AI Deepfakes and ‘Boss Fraud’ Target Lithuanian Businesses
In a sophisticated shift from random phishing to surgical strikes, Lithuanian businesses are facing a new generation of cybercrime. Last year alone, the country recorded nearly 15,500 fraud cases targeting both companies and individuals, with attempted thefts reaching a staggering €58.8 million, according to data from the Lithuanian Centre of Excellence in Anti-Money Laundering. While the scale is alarming, it is the evolution of the tactics—specifically the integration of Artificial Intelligence (AI)—that has security experts on high alert.
Modern scammers are moving away from generic, poorly written emails. Instead, they are utilizing AI tools to mimic the voices and even the video appearances of high-level executives. Imagine a scenario where a company’s accountant receives a Microsoft Teams call from their CEO. The voice is familiar, the face is recognizable, and the request is urgent: a confidential payment must be made immediately to secure a major deal. In reality, the person on the screen is a deepfake, a digital marionette controlled by criminals.
The Anatomy of the Interception Trap
One of the most financially damaging schemes currently plaguing the Lithuanian market involves the silent interception of business correspondence. Scammers gain access to email threads between partners and wait for the precise moment a payment is discussed.
Žygeda Augonė, Head of Information Security at Swedbank, highlights a recent case involving a medical clinic. The clinic was in the process of ordering interior decor worth €30,000 from an international gallery. The transaction seemed routine until the gallery reported that the funds never arrived. Investigation revealed that scammers had intercepted the email chain and swapped the gallery’s bank details for their own. Because the tone and context of the emails remained consistent, the clinic had no reason to suspect they were communicating with an intruder.
This “man-in-the-middle” approach succeeds because it exploits existing trust. Scammers no longer look for random victims; they conduct deep research into a company’s operations, identifying key roles and established partnerships before launching a targeted attack.
The Psychology of Urgency and Authority
Beyond technical interception, the “CEO fraud” or “Boss fraud” relies heavily on psychological manipulation.
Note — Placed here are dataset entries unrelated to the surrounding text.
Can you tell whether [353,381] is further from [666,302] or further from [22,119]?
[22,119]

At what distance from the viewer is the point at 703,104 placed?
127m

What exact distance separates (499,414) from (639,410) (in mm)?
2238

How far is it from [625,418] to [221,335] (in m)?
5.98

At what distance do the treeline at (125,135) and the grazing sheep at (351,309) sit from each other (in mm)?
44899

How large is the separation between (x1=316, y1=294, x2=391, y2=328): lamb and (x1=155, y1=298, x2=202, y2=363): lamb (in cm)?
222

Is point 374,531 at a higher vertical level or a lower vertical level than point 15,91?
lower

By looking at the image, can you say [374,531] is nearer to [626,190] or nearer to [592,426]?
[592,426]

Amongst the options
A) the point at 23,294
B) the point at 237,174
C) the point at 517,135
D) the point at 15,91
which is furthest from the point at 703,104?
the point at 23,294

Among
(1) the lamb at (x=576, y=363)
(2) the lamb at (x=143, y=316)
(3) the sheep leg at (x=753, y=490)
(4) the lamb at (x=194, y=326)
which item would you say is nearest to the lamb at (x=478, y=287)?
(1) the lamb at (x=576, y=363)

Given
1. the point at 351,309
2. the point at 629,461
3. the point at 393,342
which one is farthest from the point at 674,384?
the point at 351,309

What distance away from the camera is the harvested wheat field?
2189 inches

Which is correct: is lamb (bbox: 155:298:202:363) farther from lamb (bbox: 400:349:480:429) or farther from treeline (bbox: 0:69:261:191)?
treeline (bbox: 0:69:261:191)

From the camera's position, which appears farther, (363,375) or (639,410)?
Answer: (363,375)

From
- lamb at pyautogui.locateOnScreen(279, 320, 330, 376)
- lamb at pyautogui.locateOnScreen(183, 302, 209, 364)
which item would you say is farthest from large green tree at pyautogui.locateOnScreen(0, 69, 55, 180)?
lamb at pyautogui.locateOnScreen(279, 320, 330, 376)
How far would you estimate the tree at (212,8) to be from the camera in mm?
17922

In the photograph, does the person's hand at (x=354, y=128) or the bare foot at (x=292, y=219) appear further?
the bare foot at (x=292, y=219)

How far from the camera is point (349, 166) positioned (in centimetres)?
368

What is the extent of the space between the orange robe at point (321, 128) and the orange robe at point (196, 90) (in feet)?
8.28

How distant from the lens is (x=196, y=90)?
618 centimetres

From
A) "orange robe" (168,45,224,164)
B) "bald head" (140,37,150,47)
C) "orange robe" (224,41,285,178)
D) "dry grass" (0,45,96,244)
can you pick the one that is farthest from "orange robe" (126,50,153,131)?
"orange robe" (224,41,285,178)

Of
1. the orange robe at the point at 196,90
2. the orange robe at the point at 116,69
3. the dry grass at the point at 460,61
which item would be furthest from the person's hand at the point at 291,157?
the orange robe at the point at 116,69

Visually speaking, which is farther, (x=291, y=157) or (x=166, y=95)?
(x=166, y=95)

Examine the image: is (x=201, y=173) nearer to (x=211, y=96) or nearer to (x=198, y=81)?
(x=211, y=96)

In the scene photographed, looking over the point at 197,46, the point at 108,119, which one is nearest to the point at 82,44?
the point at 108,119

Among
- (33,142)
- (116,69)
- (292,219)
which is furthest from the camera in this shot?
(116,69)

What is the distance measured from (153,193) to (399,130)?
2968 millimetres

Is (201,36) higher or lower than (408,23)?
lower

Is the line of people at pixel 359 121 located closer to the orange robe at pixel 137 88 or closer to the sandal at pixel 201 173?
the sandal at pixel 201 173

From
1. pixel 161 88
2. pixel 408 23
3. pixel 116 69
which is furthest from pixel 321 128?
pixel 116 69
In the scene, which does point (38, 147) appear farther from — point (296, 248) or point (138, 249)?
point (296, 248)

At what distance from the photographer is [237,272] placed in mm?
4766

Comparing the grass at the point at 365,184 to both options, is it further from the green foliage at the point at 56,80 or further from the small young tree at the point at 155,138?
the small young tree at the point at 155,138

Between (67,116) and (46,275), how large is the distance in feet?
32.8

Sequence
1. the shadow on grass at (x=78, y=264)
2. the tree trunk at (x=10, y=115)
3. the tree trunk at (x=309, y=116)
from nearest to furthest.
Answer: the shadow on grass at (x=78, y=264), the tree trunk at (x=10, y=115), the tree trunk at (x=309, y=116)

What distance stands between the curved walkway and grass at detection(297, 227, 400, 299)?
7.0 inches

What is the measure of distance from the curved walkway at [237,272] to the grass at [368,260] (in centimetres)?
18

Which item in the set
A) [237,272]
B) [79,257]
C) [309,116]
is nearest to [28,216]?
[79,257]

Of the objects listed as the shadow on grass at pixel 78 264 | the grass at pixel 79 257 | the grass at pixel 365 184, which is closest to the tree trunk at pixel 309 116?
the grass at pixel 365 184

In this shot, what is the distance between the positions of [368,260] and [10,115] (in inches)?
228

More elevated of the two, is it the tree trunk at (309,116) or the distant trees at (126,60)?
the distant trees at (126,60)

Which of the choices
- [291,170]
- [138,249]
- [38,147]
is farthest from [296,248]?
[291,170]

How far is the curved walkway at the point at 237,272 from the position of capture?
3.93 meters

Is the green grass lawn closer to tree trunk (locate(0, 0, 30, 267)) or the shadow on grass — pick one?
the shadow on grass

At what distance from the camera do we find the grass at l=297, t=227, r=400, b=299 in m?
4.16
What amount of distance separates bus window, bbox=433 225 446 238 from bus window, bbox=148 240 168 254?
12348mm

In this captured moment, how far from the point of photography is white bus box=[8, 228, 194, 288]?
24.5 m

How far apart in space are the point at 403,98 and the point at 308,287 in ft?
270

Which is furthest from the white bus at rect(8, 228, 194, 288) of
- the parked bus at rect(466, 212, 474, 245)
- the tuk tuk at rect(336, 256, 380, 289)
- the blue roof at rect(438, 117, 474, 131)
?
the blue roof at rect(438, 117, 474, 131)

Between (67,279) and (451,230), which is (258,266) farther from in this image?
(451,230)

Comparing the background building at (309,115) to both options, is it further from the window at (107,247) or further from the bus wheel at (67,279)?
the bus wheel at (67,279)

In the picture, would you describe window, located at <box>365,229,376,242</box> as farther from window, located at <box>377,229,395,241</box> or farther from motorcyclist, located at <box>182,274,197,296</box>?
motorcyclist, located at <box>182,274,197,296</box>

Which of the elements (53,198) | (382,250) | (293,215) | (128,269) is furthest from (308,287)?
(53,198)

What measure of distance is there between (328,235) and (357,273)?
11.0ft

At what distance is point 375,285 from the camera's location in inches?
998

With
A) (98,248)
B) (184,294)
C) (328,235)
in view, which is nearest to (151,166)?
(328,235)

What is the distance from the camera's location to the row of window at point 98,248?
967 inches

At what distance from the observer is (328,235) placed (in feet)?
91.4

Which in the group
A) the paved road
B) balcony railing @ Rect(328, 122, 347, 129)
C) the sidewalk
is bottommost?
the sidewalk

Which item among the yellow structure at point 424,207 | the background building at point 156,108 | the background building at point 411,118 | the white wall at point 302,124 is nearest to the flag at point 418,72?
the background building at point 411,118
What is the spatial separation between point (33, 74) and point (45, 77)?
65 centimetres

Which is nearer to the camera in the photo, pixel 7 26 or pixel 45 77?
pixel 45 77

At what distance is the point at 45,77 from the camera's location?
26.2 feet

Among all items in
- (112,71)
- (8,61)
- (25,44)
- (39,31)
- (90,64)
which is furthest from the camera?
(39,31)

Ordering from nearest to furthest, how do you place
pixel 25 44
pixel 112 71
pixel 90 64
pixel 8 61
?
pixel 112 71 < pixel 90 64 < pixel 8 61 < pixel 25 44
These attacks typically create a sense of extreme urgency combined with a demand for confidentiality. By pressuring an employee to act quickly, scammers bypass the victim’s critical thinking and discourage them from consulting colleagues.
AI has amplified this threat. Previously, a suspicious employee might have looked for grammatical errors or an unusual email address. Today, AI tools allow criminals to generate high-quality, error-free messages and even replicate the specific communication style and emotional nuances of a specific executive. When a request comes through a real-time video or voice platform, the perceived authority of the caller often overrides standard security protocols.
Establishing a ‘Human Firewall’ Through Verification
While the technology behind these scams is advancing, the most effective defense remains rooted in human behavior and rigid internal processes. Security experts emphasize that technology alone cannot solve the problem; a culture of “friendly suspicion” is required.
To mitigate the risk of AI-driven fraud, businesses are encouraged to implement several non-negotiable verification steps:
- Out-of-Band Verification: If a request for a payment or a change in bank details is received via email or a video call, it must be confirmed through a secondary, previously known channel, such as a direct phone call to a verified number.
- The ‘Safe Word’ Protocol: Some organizations are now adopting internal code phrases or passwords. If an executive makes an unusual or urgent financial request, they must provide a pre-agreed phrase that is only known to authorized personnel.
- Dual Authorization: No single employee should have the power to initiate and finalize large payments. Implementing a “four-eyes” principle, where at least two people must approve a transaction, significantly reduces the window of opportunity for scammers.
- Automated Payment Data: Where possible, companies should move away from manual entry of bank details, which is easily manipulated, toward automated systems that flag any changes to existing vendor records.
As AI continues to lower the barrier for high-tech impersonation, the burden of security falls on the consistency of internal discipline. In the digital age, a familiar voice is no longer proof of identity.